Victor Navorski, Amerika'ya gitmek üzere yola çıktığı sırada ülkesinde yaşanan askeri darbe nedeniyle New York Uluslararası Havaalanı'nda mahsur kalır. Pasaportu geçersiz hale geldiği için ne Amerika'ya girebilir ne de ülkesine geri dönebilir.
Ülkesindeki çatışmalar sona erene kadar terminalin transit bölgesinde beklemek zorunda olan Victor, beklenmedik bir hayatın içine sürüklenir.

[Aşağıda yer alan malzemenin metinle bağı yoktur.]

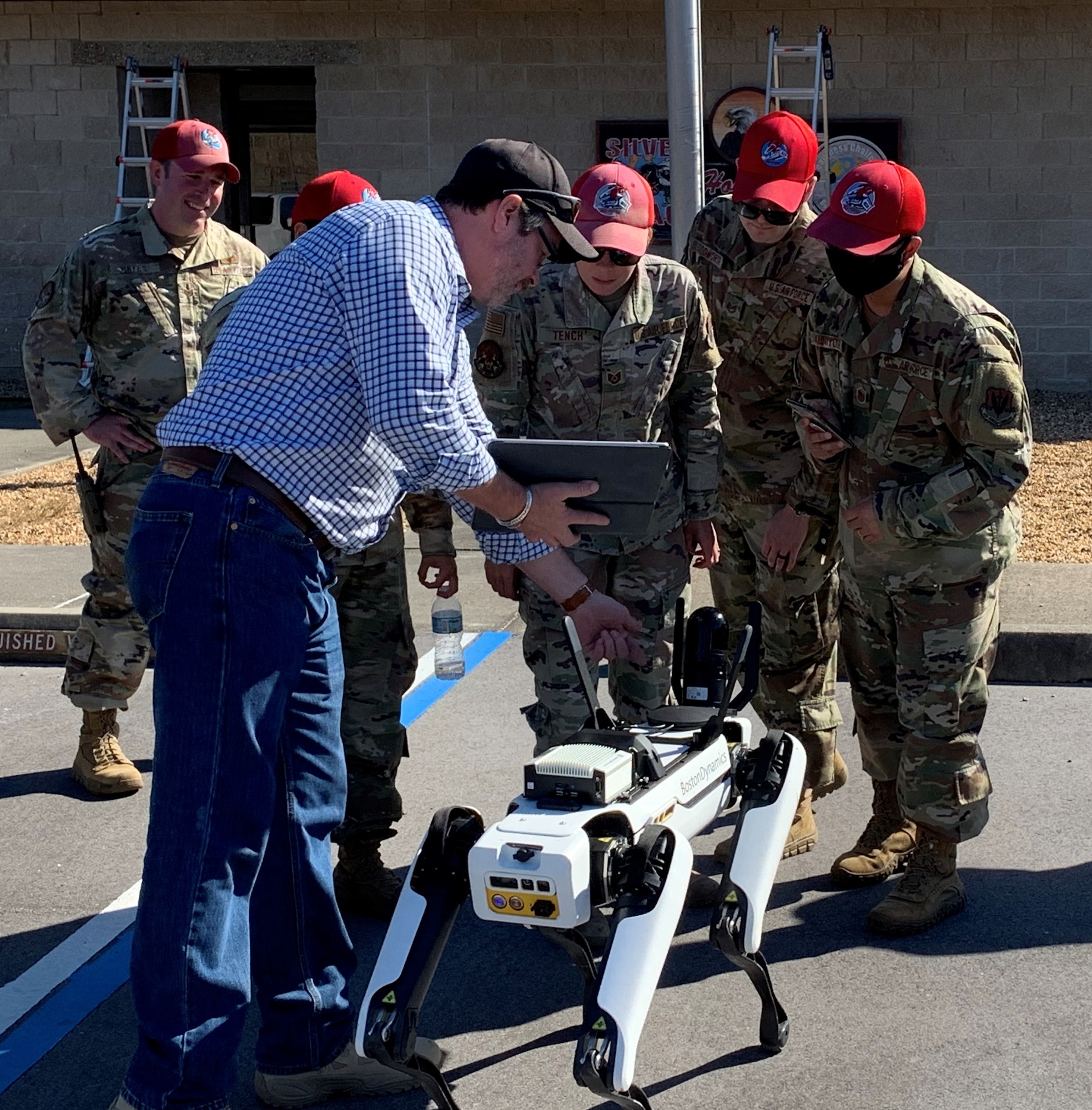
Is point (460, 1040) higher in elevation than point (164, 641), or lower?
lower

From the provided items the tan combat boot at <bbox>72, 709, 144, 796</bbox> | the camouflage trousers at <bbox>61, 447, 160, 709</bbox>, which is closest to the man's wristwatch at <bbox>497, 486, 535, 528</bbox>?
the camouflage trousers at <bbox>61, 447, 160, 709</bbox>

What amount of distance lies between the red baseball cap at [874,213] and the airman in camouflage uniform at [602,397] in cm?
54

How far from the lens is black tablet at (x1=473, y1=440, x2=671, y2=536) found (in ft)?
9.62

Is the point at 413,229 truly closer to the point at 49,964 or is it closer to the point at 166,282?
the point at 49,964

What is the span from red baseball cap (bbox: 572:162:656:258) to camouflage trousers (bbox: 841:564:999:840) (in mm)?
1147

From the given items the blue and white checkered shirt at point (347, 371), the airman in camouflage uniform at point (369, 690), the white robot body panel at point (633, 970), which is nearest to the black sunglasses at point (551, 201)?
the blue and white checkered shirt at point (347, 371)

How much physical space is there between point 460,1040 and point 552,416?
1764 millimetres

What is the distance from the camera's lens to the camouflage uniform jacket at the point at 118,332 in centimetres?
520

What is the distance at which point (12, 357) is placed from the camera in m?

Terminalin sınırlı dünyasında Victor, zamanla çalışanlarla ve diğer yolcularla ilişkiler kurar.
Dil bariyerine rağmen etrafındaki insanlarla iletişim kurmanın yollarını bulur ve terminalin rutinini kendine özgü bir yaşam alanına dönüştürür. Ancak havaalanı yetkilileri, onun bu geçici düzenini kabullenmekte zorlanır.
Victor'un bekleyişi, sadece bir ülkeye giriş izni almakla ilgili değildir. Terminalde geçirdiği süre boyunca dostluklar kurar, aşkı tadar ve küçük zaferler kazanır.
Her şeye rağmen umudunu yitirmeyen Victor, havaalanının sınırları içinde bile özgürlüğün ve insan ruhunun direncinin ne kadar güçlü olabileceğini gösterir.